## start

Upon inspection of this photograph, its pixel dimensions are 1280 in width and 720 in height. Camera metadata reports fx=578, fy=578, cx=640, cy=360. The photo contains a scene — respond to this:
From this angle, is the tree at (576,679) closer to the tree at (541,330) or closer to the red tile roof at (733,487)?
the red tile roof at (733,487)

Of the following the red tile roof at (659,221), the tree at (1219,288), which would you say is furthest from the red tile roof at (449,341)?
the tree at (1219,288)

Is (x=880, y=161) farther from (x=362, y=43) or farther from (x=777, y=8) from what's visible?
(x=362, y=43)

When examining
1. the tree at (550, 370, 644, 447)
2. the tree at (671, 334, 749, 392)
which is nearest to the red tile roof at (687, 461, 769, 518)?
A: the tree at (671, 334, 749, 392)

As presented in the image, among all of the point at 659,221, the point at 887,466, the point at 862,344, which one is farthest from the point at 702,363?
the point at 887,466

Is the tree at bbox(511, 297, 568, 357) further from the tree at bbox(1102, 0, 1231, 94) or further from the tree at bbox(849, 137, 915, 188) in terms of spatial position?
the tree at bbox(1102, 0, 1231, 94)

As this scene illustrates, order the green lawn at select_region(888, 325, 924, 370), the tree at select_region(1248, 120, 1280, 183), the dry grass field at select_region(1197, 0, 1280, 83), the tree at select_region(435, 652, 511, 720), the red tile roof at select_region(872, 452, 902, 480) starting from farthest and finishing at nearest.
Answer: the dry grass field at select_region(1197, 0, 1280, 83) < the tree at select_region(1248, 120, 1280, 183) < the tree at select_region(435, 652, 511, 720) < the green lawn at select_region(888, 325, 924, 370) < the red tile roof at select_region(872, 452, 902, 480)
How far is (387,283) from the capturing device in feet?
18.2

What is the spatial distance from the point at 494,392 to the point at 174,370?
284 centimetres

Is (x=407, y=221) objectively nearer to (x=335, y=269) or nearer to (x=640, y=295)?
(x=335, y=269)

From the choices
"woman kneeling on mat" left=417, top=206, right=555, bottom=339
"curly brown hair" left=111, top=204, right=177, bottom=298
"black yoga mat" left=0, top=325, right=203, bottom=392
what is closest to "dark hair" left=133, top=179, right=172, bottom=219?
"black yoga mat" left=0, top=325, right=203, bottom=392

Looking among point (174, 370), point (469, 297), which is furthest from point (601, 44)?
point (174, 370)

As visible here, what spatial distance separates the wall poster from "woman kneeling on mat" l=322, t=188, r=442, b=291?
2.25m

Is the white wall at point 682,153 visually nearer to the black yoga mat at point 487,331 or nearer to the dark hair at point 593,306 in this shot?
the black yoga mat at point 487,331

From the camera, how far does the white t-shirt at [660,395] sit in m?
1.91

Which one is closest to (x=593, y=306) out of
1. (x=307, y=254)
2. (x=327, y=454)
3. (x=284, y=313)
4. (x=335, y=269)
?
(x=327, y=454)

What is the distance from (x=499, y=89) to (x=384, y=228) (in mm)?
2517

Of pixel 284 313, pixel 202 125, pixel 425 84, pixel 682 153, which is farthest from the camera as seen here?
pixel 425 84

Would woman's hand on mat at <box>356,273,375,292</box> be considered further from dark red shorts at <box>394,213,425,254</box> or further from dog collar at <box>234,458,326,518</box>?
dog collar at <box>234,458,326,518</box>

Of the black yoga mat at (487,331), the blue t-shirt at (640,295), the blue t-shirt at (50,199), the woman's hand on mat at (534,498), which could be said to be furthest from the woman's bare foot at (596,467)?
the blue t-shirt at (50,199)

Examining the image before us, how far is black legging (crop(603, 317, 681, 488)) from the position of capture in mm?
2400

## end

Repeat, word for word, every line from the line that contains "Looking among point" to the end of the entries; include both of those lines and no others.

Looking among point (174, 370), point (469, 297), which is furthest from point (601, 44)?
point (174, 370)

As visible here, what spatial distance separates the wall poster from "woman kneeling on mat" l=322, t=188, r=442, b=291?
2.25m

Is the white wall at point 682,153 visually nearer to the black yoga mat at point 487,331 or nearer to the dark hair at point 593,306 in this shot?
the black yoga mat at point 487,331

From the camera, how far does the white t-shirt at [660,395] sit in m?
1.91

Which one is closest to (x=593, y=306) out of
1. (x=307, y=254)
2. (x=327, y=454)
3. (x=284, y=313)
4. (x=335, y=269)
?
(x=327, y=454)

What is the distance from (x=499, y=89) to (x=384, y=228) (in mm)?
2517

Of pixel 284 313, pixel 202 125, pixel 425 84, pixel 682 153, which is farthest from the camera as seen here?
pixel 425 84

Would woman's hand on mat at <box>356,273,375,292</box> be considered further from dark red shorts at <box>394,213,425,254</box> or further from dog collar at <box>234,458,326,518</box>?
dog collar at <box>234,458,326,518</box>

Of the black yoga mat at (487,331), the blue t-shirt at (640,295), the blue t-shirt at (50,199), the woman's hand on mat at (534,498), which could be said to be furthest from the woman's bare foot at (596,467)?
the blue t-shirt at (50,199)

Examining the image before us, how far is black legging (crop(603, 317, 681, 488)) from the position of capture in mm?
2400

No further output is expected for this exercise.